Saturday, December 01, 2007

Tradition

We begin the season of Advent tomorrow, the first Sunday in December. One of my families favorite Christmas traditions is a nightly devotional that will last from December 1 to Christmas day. Several years ago our home school support group got together to make a wall hanging of a tree along with 25 flannel pieces that attach to the tree via velcro. Each piece has a picture on it representing a bible verse. We read the bible verse, attach the piece to the tree and sing a Christmas carol. Our children love this and look forward to it every night. They even have most of the verses memorized. This year we added an advent wreath. Each Sunday of December we will light a candle and have a time of reading the scriptures and prayer focused on the coming of Jesus not just as a child but looking forward to his future coming. I am hopeful that this to shall become a loved tradition. I enjoy having traditions. I do not believe that they should be legalistic or replace our faith, but I do believe that traditions help us to focus on our faith. The practice of advent for example helps us to take our focus off of the secular holiday season and instead, narrows our vision onto the birth of Christ.
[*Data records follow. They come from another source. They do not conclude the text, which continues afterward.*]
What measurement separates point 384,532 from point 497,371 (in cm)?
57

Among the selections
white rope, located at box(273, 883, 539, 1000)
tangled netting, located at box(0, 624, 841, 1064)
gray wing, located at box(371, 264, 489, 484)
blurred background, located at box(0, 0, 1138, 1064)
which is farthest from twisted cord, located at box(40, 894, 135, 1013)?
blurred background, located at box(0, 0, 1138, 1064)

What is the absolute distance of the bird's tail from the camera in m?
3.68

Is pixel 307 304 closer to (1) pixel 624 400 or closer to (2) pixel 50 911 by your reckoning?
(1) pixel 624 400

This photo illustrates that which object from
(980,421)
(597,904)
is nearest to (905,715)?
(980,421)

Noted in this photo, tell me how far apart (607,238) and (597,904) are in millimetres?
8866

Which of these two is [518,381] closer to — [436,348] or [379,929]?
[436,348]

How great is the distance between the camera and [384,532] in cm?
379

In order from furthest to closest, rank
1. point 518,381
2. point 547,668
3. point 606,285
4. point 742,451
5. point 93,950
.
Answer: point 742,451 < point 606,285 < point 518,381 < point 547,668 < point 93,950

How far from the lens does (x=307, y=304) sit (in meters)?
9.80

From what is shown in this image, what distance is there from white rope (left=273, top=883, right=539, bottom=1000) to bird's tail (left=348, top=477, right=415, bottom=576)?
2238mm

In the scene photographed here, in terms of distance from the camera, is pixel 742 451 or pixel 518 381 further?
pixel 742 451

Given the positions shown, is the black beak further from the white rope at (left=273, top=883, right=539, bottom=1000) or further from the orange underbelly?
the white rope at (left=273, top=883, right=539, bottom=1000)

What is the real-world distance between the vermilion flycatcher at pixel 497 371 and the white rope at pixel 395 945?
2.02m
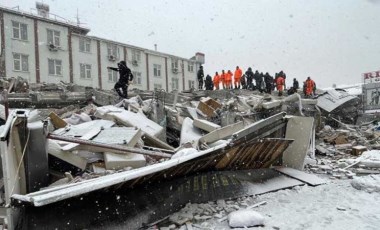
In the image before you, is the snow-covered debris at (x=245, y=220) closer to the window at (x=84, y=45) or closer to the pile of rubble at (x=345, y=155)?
the pile of rubble at (x=345, y=155)

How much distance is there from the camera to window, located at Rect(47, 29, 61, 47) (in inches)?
1049

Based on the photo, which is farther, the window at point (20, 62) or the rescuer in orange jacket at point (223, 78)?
the window at point (20, 62)

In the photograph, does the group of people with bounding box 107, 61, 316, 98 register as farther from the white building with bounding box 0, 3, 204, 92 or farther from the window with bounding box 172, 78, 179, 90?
the window with bounding box 172, 78, 179, 90

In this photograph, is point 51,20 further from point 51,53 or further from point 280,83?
point 280,83

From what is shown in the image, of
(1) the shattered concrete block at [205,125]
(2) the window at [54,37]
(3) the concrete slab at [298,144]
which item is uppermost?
(2) the window at [54,37]

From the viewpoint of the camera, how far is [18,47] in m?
24.6

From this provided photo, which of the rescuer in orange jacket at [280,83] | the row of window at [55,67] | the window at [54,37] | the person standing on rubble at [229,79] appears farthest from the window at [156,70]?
the rescuer in orange jacket at [280,83]

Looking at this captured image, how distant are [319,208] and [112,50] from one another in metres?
28.9

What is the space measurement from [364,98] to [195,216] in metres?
16.8

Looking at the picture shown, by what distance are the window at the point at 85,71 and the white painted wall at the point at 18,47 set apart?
4.20 metres

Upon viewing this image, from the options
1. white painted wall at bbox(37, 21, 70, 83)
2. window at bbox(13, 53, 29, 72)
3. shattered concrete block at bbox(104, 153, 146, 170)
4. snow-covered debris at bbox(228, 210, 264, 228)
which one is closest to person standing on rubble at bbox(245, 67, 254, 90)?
shattered concrete block at bbox(104, 153, 146, 170)

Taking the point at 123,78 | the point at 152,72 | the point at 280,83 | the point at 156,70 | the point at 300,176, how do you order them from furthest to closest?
the point at 156,70 → the point at 152,72 → the point at 280,83 → the point at 123,78 → the point at 300,176

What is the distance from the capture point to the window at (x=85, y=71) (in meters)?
28.7

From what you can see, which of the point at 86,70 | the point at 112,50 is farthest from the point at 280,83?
the point at 112,50
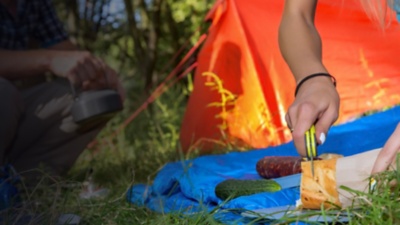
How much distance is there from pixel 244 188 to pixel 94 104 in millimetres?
972

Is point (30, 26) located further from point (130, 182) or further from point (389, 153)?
point (389, 153)

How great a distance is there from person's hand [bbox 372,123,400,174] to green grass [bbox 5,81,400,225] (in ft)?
0.09

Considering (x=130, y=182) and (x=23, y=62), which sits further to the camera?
(x=23, y=62)

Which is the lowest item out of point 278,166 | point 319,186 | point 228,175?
point 228,175

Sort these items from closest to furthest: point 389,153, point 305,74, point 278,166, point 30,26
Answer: point 389,153
point 305,74
point 278,166
point 30,26

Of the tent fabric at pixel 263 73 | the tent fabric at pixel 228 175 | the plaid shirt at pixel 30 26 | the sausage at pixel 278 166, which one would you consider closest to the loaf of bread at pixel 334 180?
the tent fabric at pixel 228 175

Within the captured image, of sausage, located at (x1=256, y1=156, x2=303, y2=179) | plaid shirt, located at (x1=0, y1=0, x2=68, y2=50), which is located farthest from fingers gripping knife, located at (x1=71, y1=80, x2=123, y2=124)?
sausage, located at (x1=256, y1=156, x2=303, y2=179)

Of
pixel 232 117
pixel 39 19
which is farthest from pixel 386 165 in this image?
pixel 39 19

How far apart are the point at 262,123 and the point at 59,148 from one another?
0.74 metres

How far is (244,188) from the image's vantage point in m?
1.63

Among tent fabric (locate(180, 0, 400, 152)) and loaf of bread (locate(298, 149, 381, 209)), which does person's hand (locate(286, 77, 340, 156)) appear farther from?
tent fabric (locate(180, 0, 400, 152))

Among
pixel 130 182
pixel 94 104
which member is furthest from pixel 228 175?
pixel 94 104

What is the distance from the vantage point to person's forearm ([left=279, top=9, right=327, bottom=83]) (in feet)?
4.78

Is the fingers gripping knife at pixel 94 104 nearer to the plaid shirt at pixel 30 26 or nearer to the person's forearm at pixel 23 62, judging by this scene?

Noah Webster defined tradition as:


3. That which is handed down from age to age by oral communication. The Jews pay great regard to tradition in matters of religion, as do the Romanists. Protestants reject the authority of tradition in sacred things, and rely only on the written word. Traditions may be good or bad, true or false.


When I refer to tradition I am merely talking about a continuing pattern of beliefs or practices.


Traditions should not replace our faith or be the focus of our faith. Mathew 15 6-9 "This people does me honor with its lips, but its heart is far from me. Their worship is in vain, for the doctrines they teach are the commandments of men.’" Jesus was not condemning all traditions. He condemned only those that made God’s word void. Elsewhere, Jesus instructed his followers to abide by traditions that are not contrary to God’s commandments. "The scribes and the Pharisees sit on Moses’ seat; so practice and observe whatever they tell you, but not what they do; for they preach, but do not practice" (Matt. 23:2–3). What Fundamentalists and Evangelicals often do, unfortunately, is see the word "tradition" in Matthew 15:3 or Colossians 2:8 or elsewhere and conclude that anything termed a "tradition" is to be rejected. They forget that the term is used in a different sense, as in 1 Corinthians 11:2 and 2 Thessalonians 2:15, to describe what should be believed. Jesus did not condemn all traditions; he condemned only erroneous traditions, whether doctrines or practices, that undermined Christian truths. The rest, as the apostles taught, were to be obeyed. Paul commanded the Thessalonians to adhere to all the traditions he had given them, whether oral or written. " Tradition and Scripture

"Some traditions steal the truth rather than amplify it." Mark Holden. The use of tradition to amply truth, to creating a pattern into our lives that helps us to be reminded of those truths is a useful tool. One of the things I have always desired was to study the holidays and feasts of the bible. I am putting that on my to do list for 2008.